Sebagian besar dari kita mungkin hanya mengenal nasi tumpeng tradisional yang khas dengan bentuk kerucut dan warna kuning. Perkembangan zaman yang semakin modern membuat banyak alat dan bahan yang memudahkan kita dalam memodifikasi tampilan nasi tumpeng. Bentuk tumpeng tidak lagi harus kerucut karena sudah banyak alat pencetak nasi dengan bentuk yang beragam. Selain itu, Anda dapat memanfaatkan pewarna alam maupun buatan untuk membuat tampilannya lebih menarik. Hal ini membuat nasi tumpeng dapat digunakan untuk berbagai acara, baik acara tradisional maupun modern.

  1. Rasa yang nikmat

Tidak perlu diragukan lagi untuk masalah rasanya. Nasi tumpeng dikenal dengan rasa gurih dan khas rempah-rempah. Makanan tradisional ini terbuat dari bahan-bahan asli Indonesia. Jadi, rasa nasi tumpeng tidak asing dengan lidah masyarakat Indonesia. Oleh karena itu, para tamu akan menyukai hidangan berupa nasi tumpeng ini. Terlebih jika Anda mempercayakan nasi tumpeng ini pada jasa catering nasi tumpeng enak di Thamrin Jakarta Pusat yang sudah berpengalaman. Dijamin jika rasanya tidak akan mengecewakan Anda.

  1. Harga terjangkau

Sudah menjadi rahasia umum jika makanan tradisional ditawarkan dengan harga lebih terjangkau dibanding makanan modern. Salah satu faktor penyebabnya adalah bahan yang digunakan. Makanan khas Indonesia menggunakan rempah-rempah dan bahan lain asli Indonesia sehingga harga bahannya juga lebih terjangkau. Berbeda dengan makanan modern yang membutuhkan bahan import sehingga harga jualnya juga lebih tinggi.
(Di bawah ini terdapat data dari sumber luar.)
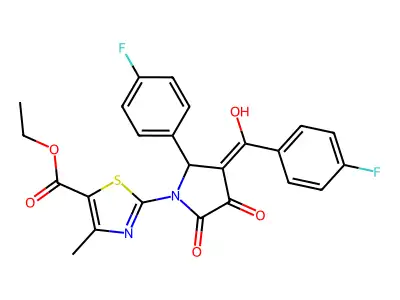 ethyl 2-[2-(4-fluorophenyl)-3-[(4-fluorophenyl)-hydroxymethylidene]-4,5-dioxopyrrolidin-1-yl]-4-methyl-1,3-thiazole-5-carboxylate structure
Hal ini tentunya akan menguntungkan bagi Anda yang ingin menekan biaya pengeluaran.

Ketiga keuntungan di atas akan didapatkan jika Anda menemukan jasa catering yang sudah profesional. Anda dapat mencari tahu berbagai informasinya melalui royal tumpeng, termasuk bagaimana cara pesan nasi tumpeng murah. Jasa catering ini memiliki menu yang bervariasi dengan harga yang masih terjangkau. Bahkan, Anda akan mendapatkan layanan antar secara gratis bagi wilayah Jakarta dan sekitarnya dengan pesan nasi tumpeng di Thamrin.